Mathematical Tractability of Neural Nets

Patrick Thomas thomasp at lan.informatik.tu-muenchen.dbp.de
Fri Feb 23 14:52:00 EST 1990


Date: Fri, 23 Feb 90 19:52:31 -0100



 All neural nets which prove to be mathematically tractable (convergence..etc)
seem to be too trivial or biologically remote in order to account for
cerebral phenomena. It may be nice to prove the approximation capabilities of
backprop or some kind of convergent behaviour exhibited by the ART networks.
But (except perhaps for the ART-3 architecture?) they don't really deal with
the complex interactions at synaptic levels already found by neurophysiologists
and especially the ART networks rely on a similiarity measure which may be
fundamentally inappropriate. 

 So whats the alternative ? Define and refine some rules concerning synaptic
interactions (of local AND global kind), think about some rules governing
signal integration by neuronal units and then let it run. What do you get
by this type of self-organizing net ? One thing for sure: mathematical
untractability. This is the Edelman-way (among others). 

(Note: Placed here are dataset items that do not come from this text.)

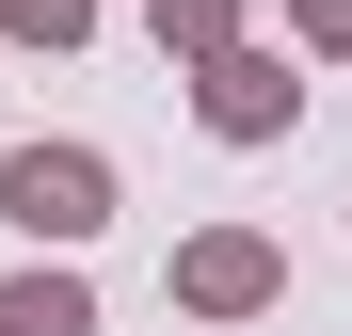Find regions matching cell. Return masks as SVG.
<instances>
[{
    "label": "cell",
    "instance_id": "6da1fadb",
    "mask_svg": "<svg viewBox=\"0 0 352 336\" xmlns=\"http://www.w3.org/2000/svg\"><path fill=\"white\" fill-rule=\"evenodd\" d=\"M0 224H16V240H48V256H80L96 224H112V160L96 144H0Z\"/></svg>",
    "mask_w": 352,
    "mask_h": 336
},
{
    "label": "cell",
    "instance_id": "7a4b0ae2",
    "mask_svg": "<svg viewBox=\"0 0 352 336\" xmlns=\"http://www.w3.org/2000/svg\"><path fill=\"white\" fill-rule=\"evenodd\" d=\"M160 289H176V320H272L288 304V240L272 224H192L160 256Z\"/></svg>",
    "mask_w": 352,
    "mask_h": 336
},
{
    "label": "cell",
    "instance_id": "3957f363",
    "mask_svg": "<svg viewBox=\"0 0 352 336\" xmlns=\"http://www.w3.org/2000/svg\"><path fill=\"white\" fill-rule=\"evenodd\" d=\"M192 112L224 144H272V128H305V48H224V65H192Z\"/></svg>",
    "mask_w": 352,
    "mask_h": 336
},
{
    "label": "cell",
    "instance_id": "277c9868",
    "mask_svg": "<svg viewBox=\"0 0 352 336\" xmlns=\"http://www.w3.org/2000/svg\"><path fill=\"white\" fill-rule=\"evenodd\" d=\"M0 336H96L80 256H48V272H0Z\"/></svg>",
    "mask_w": 352,
    "mask_h": 336
},
{
    "label": "cell",
    "instance_id": "5b68a950",
    "mask_svg": "<svg viewBox=\"0 0 352 336\" xmlns=\"http://www.w3.org/2000/svg\"><path fill=\"white\" fill-rule=\"evenodd\" d=\"M144 32H160V65L192 80V65H224V48H241V0H144Z\"/></svg>",
    "mask_w": 352,
    "mask_h": 336
},
{
    "label": "cell",
    "instance_id": "8992f818",
    "mask_svg": "<svg viewBox=\"0 0 352 336\" xmlns=\"http://www.w3.org/2000/svg\"><path fill=\"white\" fill-rule=\"evenodd\" d=\"M0 48H48L65 65V48H96V0H0Z\"/></svg>",
    "mask_w": 352,
    "mask_h": 336
},
{
    "label": "cell",
    "instance_id": "52a82bcc",
    "mask_svg": "<svg viewBox=\"0 0 352 336\" xmlns=\"http://www.w3.org/2000/svg\"><path fill=\"white\" fill-rule=\"evenodd\" d=\"M288 48L305 65H352V0H288Z\"/></svg>",
    "mask_w": 352,
    "mask_h": 336
}]
</instances>
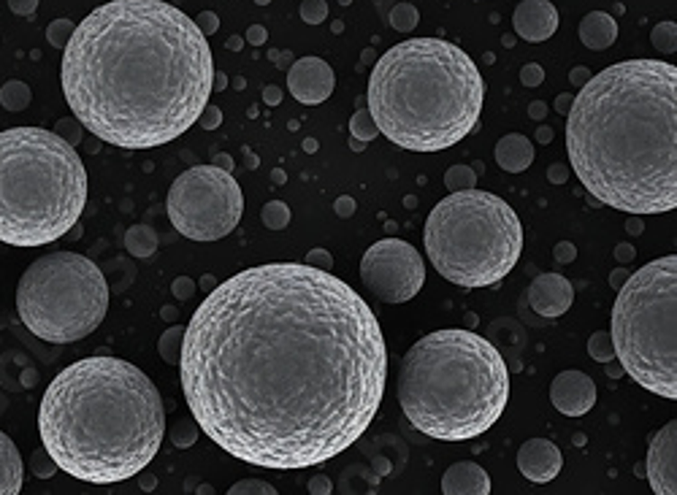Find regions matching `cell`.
Masks as SVG:
<instances>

 Which way should be followed by someone interested in brain phenomena and
not with neural nets from an engineering point of view ? Is it true that
all mathematically tractable neural net approaches are inadequate and that
an empirical/experimental stand should be taken ?

I would be grateful for comments on this.

Patrick

P.S.: The Bonhoeffer et al results showing the non-locality of synaptic
      amplification at least on the pre-synaptic side seem to fit 
      nicely with Edelmans "synapses-as-populations" approach.